Singapore tries to curb money laundering risks by encouraging fintech collaboration with regulators. For example, the Monetary Authority of Singapore has set up a “sandbox” for fintech companies to test ideas. Effectively, this allows MAS to be involved early in start-up developments.

Regulators are keeping an eye on “choke points” when it comes to transfers of physical cash, such as money remittance services, casinos and pawn brokers. Professionals like chartered accountants, lawyers, corporate services providers have regulatory obligations to detect and report suspicious transactions when they deal with their clients - the hope is that they do their job diligently. 

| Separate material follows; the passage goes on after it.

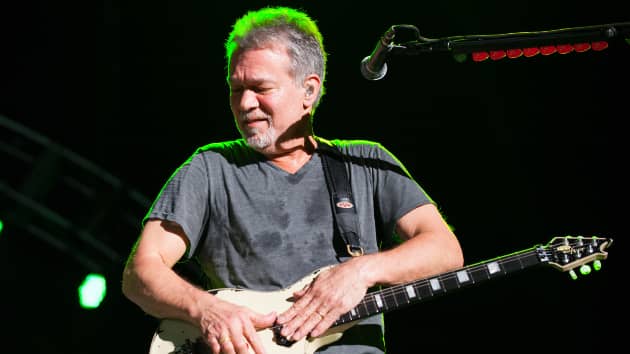 g_eddievanhalen_10720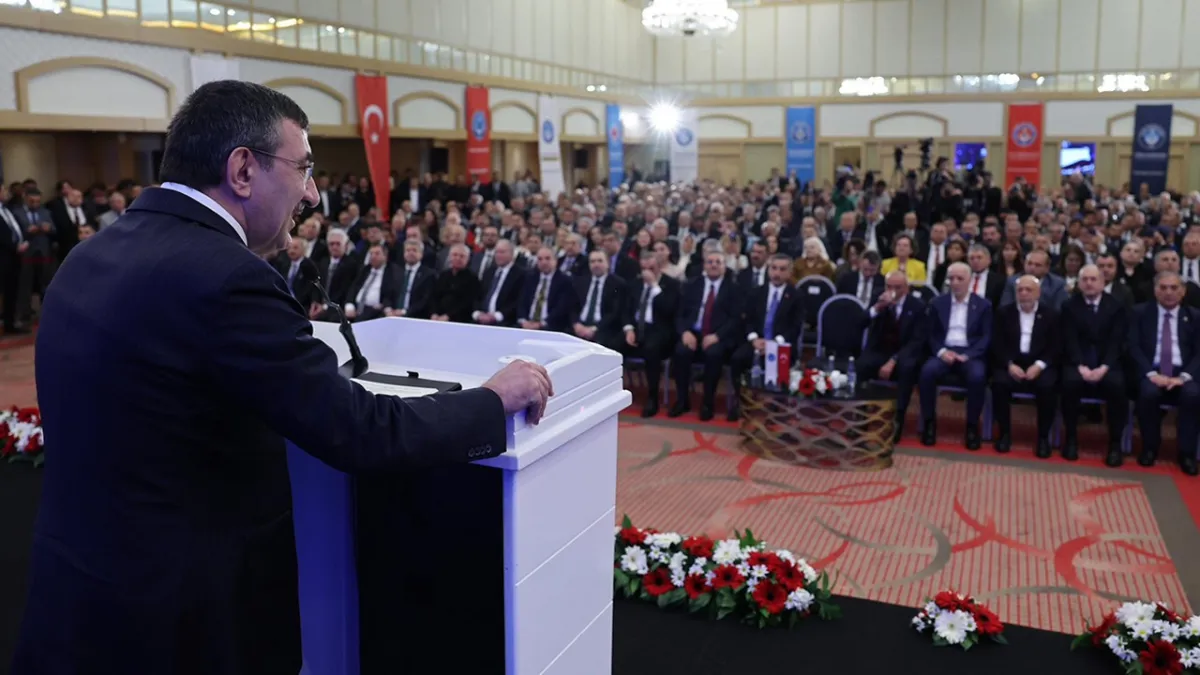 Cumhurbaşkanı Yardımcısı Yılmaz: Kamu personel sistemini daha ileriye taşıyacağız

So, what does Ingenique Solutions do? Lim said his firm provides “simple and effective AML/CFT Screening System to professional firms like accountants, auditors, lawyers, real estate agents”. 

“Using our system, our clients can easily screen their clients against AML/CFT database provided by reputable data vendors like Dow Jones.  In addition, we automate their Customer Due Diligence process so that they do not have to spend too much time collecting and maintaining customers’ information for AML/CFT due diligence,” he said. 

“We are technically competent, self-funded, and we have built up more than 250 customers in Singapore. In the near term, we want to establish our presence in the region, and are in constant look out for talents. Of course, when the valuation is right, we are open to exit,” Lim said.

Among its services, the firm offers consultancy services to help clients develop and implement AML/CFT processes; it also works with professional firms by conducting public seminars so they can keep on top of AML/TL issues.

Ingenique Solutions charges an annual subscription, and in name bundles. Clients, based on their estimate of how many names they are likely to search each year, can select the different packages on offer, Lim added.